The 53rd annual Governor’s Cup International Youth Match Racing Championship, which is being hosted by the Balboa Yacht Club in Newport Beach, does not have a defending champion.
Australia’s Harry Price, a two-time winner of the event in 2015 and 2018, walked off a champion in his final year of eligibility. Competitors in the tournament must not have reached their 23rd birthday.
Still, the tournament has its favorites, namely Leonard Takahashi and Nick Egnot-Johnson, who both hail from the Royal New Zealand Yacht Squadron.
Takahashi has finished as the runner-up in back-to-back Governor’s Cups. The 20-year-old holds dual citizenship in Japan, and he had also spent much of the past year sailing foiling catamarans for the Japanese professional team on the SailGP circuit.
Egnot-Johnson entered the week as the highest-ranked skipper in the fleet, coming in at No. 11 in World Sailing’s open match racing rankings.
The opening races on Tuesday had a different story line in mind, at least early on. Finn Tapper, who represents the same club as Price in the Cruising Yacht Club of Australia, won his first five races, looking very much like another contender for the Governor’s Cup this year.
“Harry is obviously an incredible sailor, and he has been a bit of a mentor to me,” Tapper said. “I’ve done a bit of sailing with him, so if I could do anything as well as him at this regatta, that would be great. To come away with the trophy like he did, that would be everyone’s intention.”
Australia’s Clare Costanzo of the Royal Prince Alfred Yacht Club stole some of the spotlight from her fellow countryman, ending Tapper’s attempt at a perfect opening day in the sixth flight.
Costanzo said she was unaware that Tapper had been the last undefeated skipper in the field, but she said the win was a byproduct of her crew gaining momentum after its first win over Frank Dair (California Yacht Club) the race prior.
“Once we got the momentum from that first win, it just keeps going and going and going,” Costanzo said after finishing the afternoon with three straight wins. “We realized the stuff that we were doing right.”

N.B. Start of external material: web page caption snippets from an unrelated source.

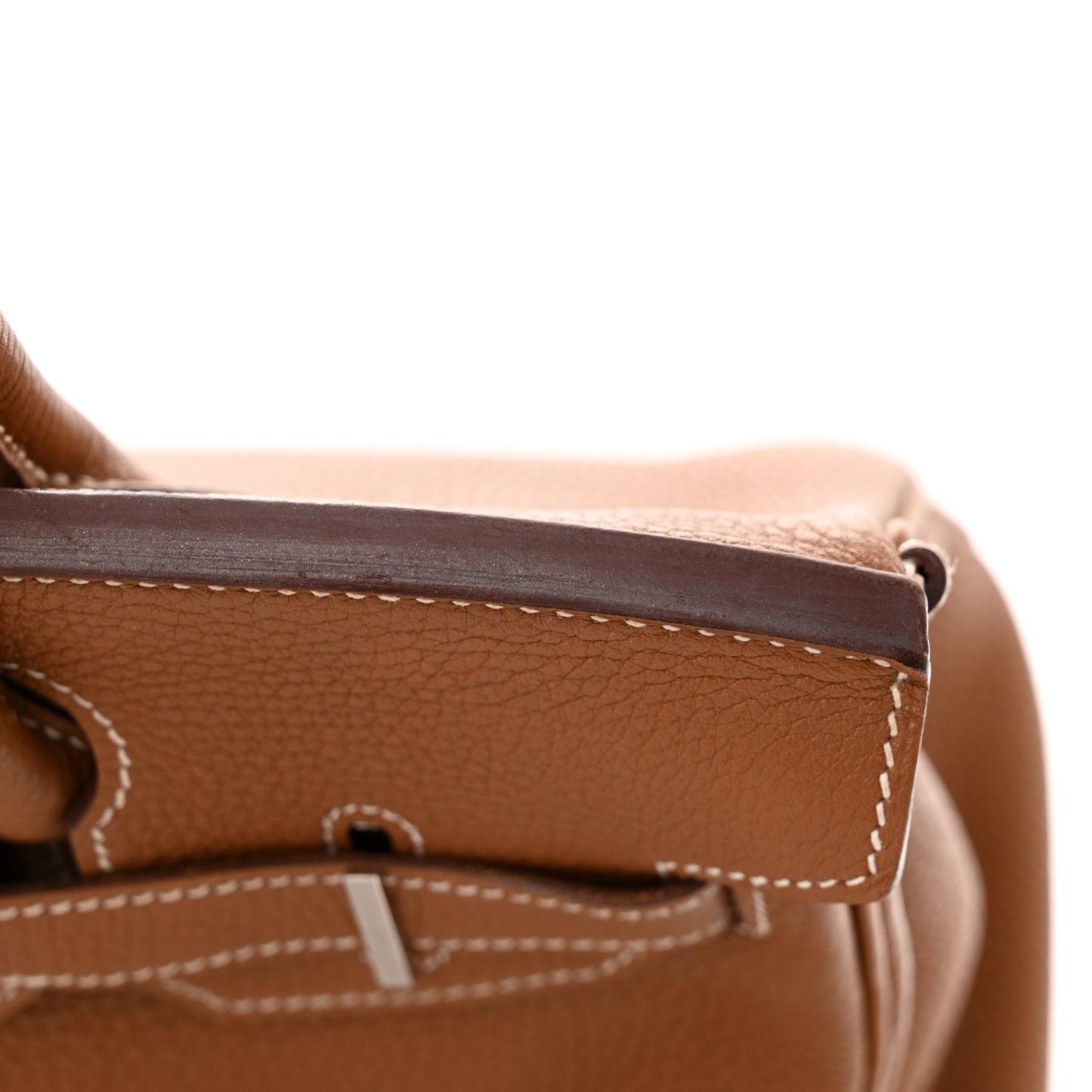 Taurillon Clemence Birkin 30 Gold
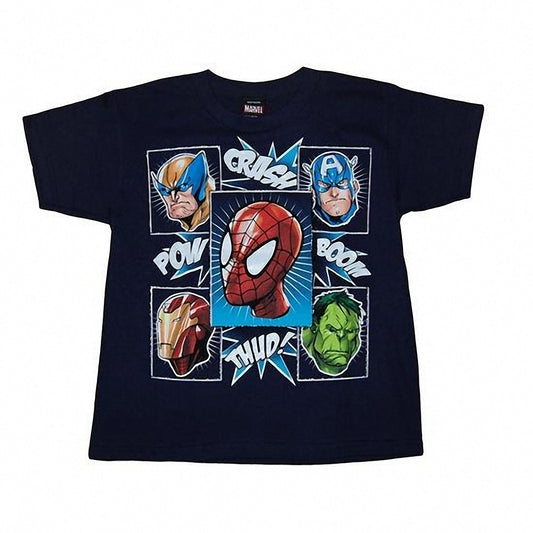 Marvel Comics Hero Head T-Shirt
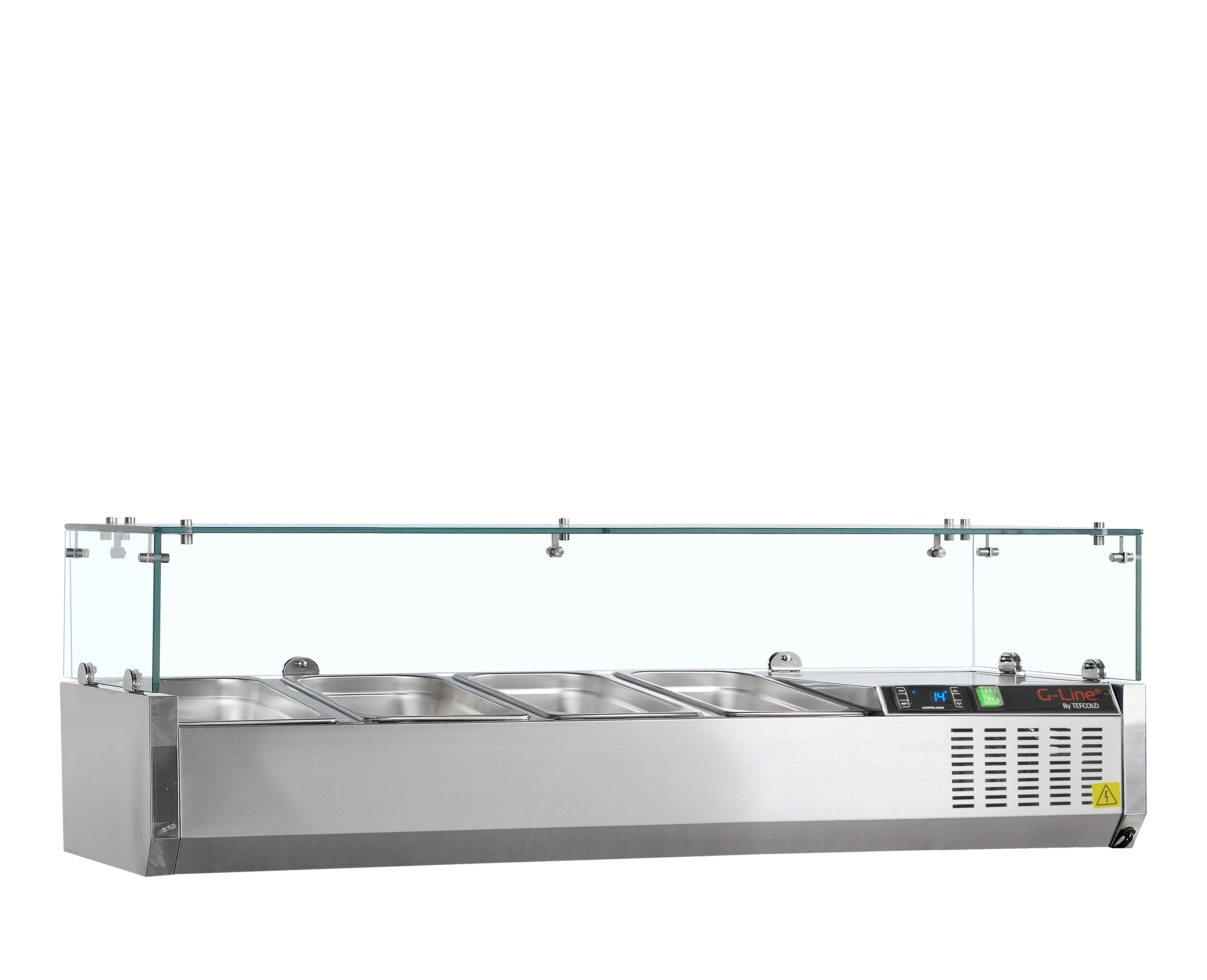 Tefcold G-Line GVC33-120 Gastronorm Topping Unit 1200mm
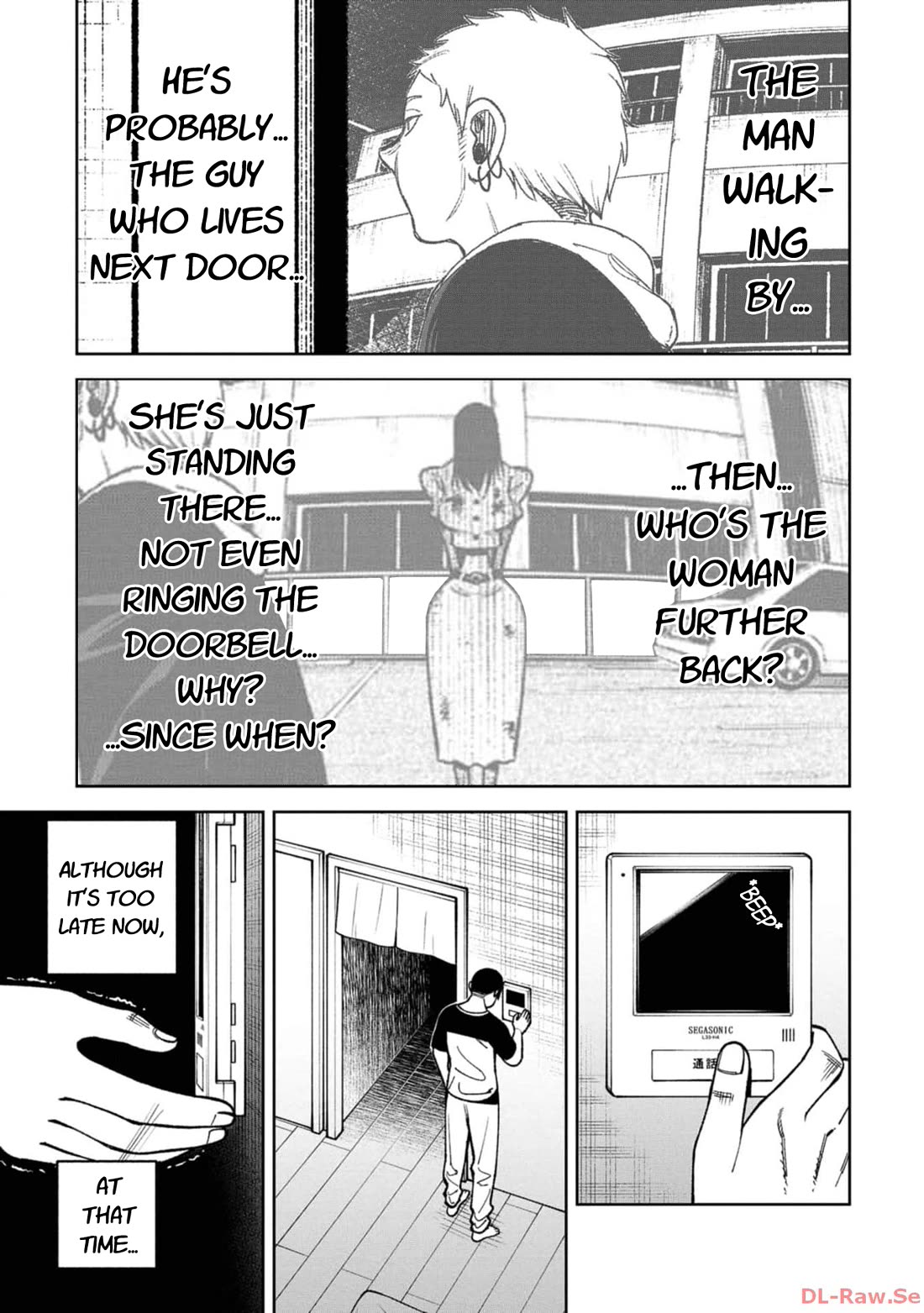Welcome to Ghost Mansion Chapter 22 page 5 - Chapter 22: Interphone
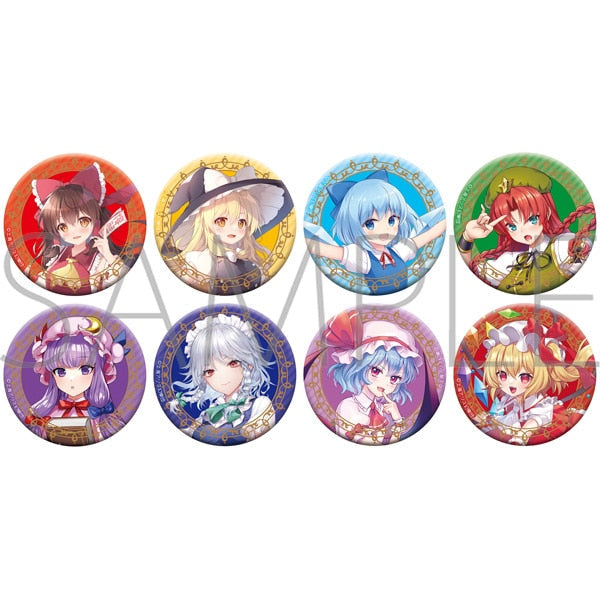 東方Project コレクションタオル 6種セット 7/19(金)～〈大・東方Project展 2024〉グッズ販売情報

Takahashi defeated Tapper in the final race of the day to draw even with the latter for first place with five points. Having placed his focus elsewhere for the past year, Takahashi downplayed his status as a favorite.
“I wouldn’t count myself as a favorite,” Takahashi said. “I’ve taken a year off match racing, and this is my first regatta since the Governor’s Cup last year.
“It’s obviously going to be a hard road for us, but hopefully, we can pull some form back and give everyone a good run for their money.”
Making his second appearance at the Governor’s Cup, Jack Parkin made big moves. The Connecticut-based Riverside Yacht Club product, who is headed into his junior season as a member of the Stanford sailing team, struck before Takahashi could recapture his mastery of match racing, handing the two-time finalist his first loss of the tournament.
Parkin also defeated Egnot-Johnson, setting up an early matchup of the two remaining undefeated skippers in the fourth pairing. Tapper defeated Parkin, and he remained unbeaten through his first five matches.
Last year, Parkin earned the nickname of “The Giant Slayer” after beating both Takahashi and Price during the course of the double round-robin, a run that nearly landed him in the semifinals in his Governor’s Cup debut.
Parkin said that his crew of Wiley Rogers, Victoria Thompson and Bram Brakman is the same that he brought to the Governor’s Cup last year. While he does not have a goal for total number of wins, Parkin said that he would like to make the semifinals or better.
“[It is] the same crew as last year, so everyone has seen the boats [GovCup 22 sloops] a bit,” Parkin said. “It’s pretty good, compared to some of the teams that haven’t sailed them, so we felt pretty quick.”
Four skippers ended Tuesday’s action in a tie for third place with four points. They were Jordan Stevenson (Royal New Zealand Yacht Squadron), Dair, Egnot-Johnson and Parkin.